-------- Texto dado

Esta “colonización” se puede ver asimismo como transversalidad en función de otras disciplinas sociales, otros sistemas sociales, como lo hará el autor más adelante. Hacia finales del siglo XX, distintos tipos de historia muestran que la reflexión epistemológica que fundamentaba la disciplina, ha perdido su predominio, favoreciendo ahora sus vínculos con las operaciones de la investigación social en su conjunto. Casi de paso, Betancourt presenta así su aportación a las discusiones en torno a la multi y la transdisciplinariedad: la historia es un complejo operativo que puede ampliarse continuamente para reproducirse de manera autorreferencial.

La dispersión paradigmática se explica a partir de la capacidad del sistema de autoobservarse y de autorreproducirse, y es esta capacidad la que acerca el sistema historia a las ciencias sociales. La dispersión, por lo tanto, no sólo se puede ver como riqueza analítica; Betancourt afirma que es también una de las condiciones de emergencia social de un orden cognitivo.

Pero volvamos una vez más sobre las distinciones asimétricas que se transforman en el tiempo, característica que el autor aprovecha al retomarlas una y otra vez desde el momento en que determinados conceptos y nociones empiezan a usarse de manera diferenciada, marcando así su discontinuidad. Si bien no se trata de aspectos que observa desde la historia conceptual, sí utiliza las estrategias de ésta para fines de diferenciación en el propio sistema.

----------------
-------- Listado mostrado

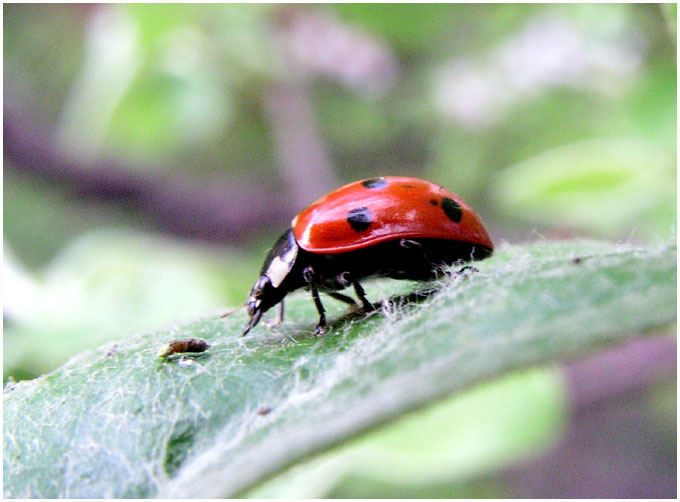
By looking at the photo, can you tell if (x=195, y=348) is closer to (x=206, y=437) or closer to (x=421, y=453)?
(x=206, y=437)

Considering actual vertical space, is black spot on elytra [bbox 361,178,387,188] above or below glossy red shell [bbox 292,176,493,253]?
above

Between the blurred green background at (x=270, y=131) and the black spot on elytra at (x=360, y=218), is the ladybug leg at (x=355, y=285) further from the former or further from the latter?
the blurred green background at (x=270, y=131)

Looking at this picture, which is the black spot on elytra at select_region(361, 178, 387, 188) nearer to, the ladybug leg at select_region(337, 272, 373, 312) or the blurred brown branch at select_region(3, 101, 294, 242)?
the ladybug leg at select_region(337, 272, 373, 312)


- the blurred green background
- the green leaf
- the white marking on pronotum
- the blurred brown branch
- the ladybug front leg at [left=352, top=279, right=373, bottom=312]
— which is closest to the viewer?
the green leaf

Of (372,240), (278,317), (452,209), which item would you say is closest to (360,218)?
(372,240)

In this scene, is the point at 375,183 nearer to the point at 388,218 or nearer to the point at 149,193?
the point at 388,218

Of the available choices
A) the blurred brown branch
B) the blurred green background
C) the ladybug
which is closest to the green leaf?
the ladybug

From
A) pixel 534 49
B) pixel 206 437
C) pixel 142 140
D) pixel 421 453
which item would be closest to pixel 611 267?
pixel 206 437
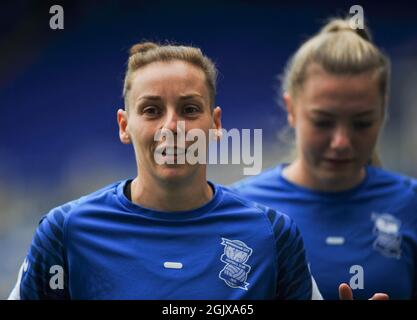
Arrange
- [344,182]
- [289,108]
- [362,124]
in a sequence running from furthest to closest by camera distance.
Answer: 1. [289,108]
2. [344,182]
3. [362,124]

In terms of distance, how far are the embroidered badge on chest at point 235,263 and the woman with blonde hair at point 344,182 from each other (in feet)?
1.39

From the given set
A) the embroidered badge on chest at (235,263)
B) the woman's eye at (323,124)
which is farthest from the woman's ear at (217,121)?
the woman's eye at (323,124)

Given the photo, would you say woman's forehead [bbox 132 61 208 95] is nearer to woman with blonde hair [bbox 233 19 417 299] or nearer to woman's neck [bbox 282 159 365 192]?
woman with blonde hair [bbox 233 19 417 299]

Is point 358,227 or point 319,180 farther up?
point 319,180

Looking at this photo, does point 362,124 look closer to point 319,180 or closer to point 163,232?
point 319,180

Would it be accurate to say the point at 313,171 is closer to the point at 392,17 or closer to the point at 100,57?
the point at 392,17

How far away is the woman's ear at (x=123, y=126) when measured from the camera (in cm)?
159

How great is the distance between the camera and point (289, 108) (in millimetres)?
2205

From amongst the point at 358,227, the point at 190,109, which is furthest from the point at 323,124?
the point at 190,109

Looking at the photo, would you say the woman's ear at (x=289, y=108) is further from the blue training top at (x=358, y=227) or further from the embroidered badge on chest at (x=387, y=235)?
the embroidered badge on chest at (x=387, y=235)

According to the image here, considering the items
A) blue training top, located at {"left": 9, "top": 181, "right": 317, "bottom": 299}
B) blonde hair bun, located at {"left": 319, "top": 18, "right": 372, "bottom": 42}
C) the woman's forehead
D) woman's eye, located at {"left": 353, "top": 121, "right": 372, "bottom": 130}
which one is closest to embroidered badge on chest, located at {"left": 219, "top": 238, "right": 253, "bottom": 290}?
blue training top, located at {"left": 9, "top": 181, "right": 317, "bottom": 299}

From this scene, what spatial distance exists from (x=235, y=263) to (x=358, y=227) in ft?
2.07
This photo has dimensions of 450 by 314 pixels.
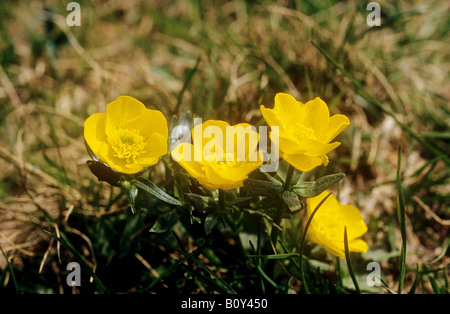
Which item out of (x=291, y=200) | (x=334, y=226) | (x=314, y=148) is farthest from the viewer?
(x=334, y=226)

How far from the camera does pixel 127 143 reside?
1406 millimetres

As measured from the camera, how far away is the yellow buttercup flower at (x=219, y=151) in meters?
1.26

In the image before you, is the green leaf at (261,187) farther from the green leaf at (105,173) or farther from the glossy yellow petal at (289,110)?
the green leaf at (105,173)

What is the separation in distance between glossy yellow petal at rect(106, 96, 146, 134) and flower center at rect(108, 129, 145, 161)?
0.02 metres

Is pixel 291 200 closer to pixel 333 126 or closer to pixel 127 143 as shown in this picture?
pixel 333 126

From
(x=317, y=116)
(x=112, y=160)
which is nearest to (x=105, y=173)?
(x=112, y=160)

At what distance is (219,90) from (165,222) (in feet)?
3.62

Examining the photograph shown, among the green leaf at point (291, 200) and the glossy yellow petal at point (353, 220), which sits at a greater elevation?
the green leaf at point (291, 200)

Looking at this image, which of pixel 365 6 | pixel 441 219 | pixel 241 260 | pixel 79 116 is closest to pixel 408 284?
pixel 441 219

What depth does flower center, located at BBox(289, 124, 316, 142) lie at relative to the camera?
52.5 inches

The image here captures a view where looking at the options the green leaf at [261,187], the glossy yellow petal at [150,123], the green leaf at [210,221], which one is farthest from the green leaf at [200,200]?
the glossy yellow petal at [150,123]

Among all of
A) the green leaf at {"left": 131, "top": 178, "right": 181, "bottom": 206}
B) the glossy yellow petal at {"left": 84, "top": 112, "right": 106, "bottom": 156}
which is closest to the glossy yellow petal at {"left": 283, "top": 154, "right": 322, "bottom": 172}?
the green leaf at {"left": 131, "top": 178, "right": 181, "bottom": 206}

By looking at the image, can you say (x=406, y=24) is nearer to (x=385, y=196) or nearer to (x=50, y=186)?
(x=385, y=196)

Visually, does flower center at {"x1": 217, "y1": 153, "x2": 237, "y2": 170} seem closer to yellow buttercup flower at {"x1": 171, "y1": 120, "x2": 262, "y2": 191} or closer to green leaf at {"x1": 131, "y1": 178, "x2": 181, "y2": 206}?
yellow buttercup flower at {"x1": 171, "y1": 120, "x2": 262, "y2": 191}
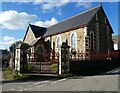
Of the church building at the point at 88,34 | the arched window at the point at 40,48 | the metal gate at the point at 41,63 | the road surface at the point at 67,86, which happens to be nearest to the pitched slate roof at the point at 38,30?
the arched window at the point at 40,48

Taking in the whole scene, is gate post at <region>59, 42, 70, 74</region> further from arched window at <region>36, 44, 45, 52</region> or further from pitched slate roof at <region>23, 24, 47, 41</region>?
pitched slate roof at <region>23, 24, 47, 41</region>

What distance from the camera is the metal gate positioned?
15.4 meters

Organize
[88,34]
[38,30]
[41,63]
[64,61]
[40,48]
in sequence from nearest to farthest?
[64,61] → [41,63] → [88,34] → [40,48] → [38,30]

----------------

Según el texto sobre la historia como sistema, ¿a partir de qué se explica la dispersión paradigmática?

- [Respuesta completa]: Se explica a partir de la capacidad del sistema de autoobservarse y de autorreproducirse.